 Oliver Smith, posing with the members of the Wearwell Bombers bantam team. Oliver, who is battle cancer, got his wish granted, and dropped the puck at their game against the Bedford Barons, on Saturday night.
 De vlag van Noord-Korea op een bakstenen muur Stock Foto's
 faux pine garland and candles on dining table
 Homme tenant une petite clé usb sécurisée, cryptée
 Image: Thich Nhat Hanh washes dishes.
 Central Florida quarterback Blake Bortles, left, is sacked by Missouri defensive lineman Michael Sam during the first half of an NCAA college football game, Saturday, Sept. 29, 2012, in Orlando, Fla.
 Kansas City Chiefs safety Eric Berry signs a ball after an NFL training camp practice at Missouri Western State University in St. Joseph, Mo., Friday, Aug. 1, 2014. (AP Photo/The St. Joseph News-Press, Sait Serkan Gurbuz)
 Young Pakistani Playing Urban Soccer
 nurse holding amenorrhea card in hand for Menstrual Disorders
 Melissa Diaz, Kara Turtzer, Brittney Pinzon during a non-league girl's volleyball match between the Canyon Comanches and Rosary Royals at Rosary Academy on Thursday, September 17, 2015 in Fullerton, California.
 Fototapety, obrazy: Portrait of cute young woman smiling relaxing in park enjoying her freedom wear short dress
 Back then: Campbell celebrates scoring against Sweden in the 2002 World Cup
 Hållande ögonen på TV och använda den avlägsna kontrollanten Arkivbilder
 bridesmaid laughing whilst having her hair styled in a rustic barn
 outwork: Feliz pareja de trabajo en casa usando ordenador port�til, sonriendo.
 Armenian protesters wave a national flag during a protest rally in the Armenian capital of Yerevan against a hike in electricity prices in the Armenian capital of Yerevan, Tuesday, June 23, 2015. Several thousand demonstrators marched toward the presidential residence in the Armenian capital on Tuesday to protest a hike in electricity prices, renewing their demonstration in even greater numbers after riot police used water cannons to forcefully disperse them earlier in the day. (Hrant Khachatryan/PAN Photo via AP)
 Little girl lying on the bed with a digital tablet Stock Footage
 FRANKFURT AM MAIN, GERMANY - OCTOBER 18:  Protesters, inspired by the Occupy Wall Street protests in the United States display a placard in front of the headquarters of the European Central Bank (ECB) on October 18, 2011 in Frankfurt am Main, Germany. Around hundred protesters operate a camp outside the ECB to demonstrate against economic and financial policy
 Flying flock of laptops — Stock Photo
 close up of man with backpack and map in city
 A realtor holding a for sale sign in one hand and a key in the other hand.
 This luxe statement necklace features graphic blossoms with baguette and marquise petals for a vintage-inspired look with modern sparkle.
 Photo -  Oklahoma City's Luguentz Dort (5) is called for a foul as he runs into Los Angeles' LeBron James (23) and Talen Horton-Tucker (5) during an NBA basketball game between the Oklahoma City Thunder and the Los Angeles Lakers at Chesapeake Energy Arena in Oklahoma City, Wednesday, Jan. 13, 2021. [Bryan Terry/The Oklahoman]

---

EXERCISE DESCRIPTION
Find how many lines in the entries above have the string "hand" and report only that number.

ANSWER SECTION
2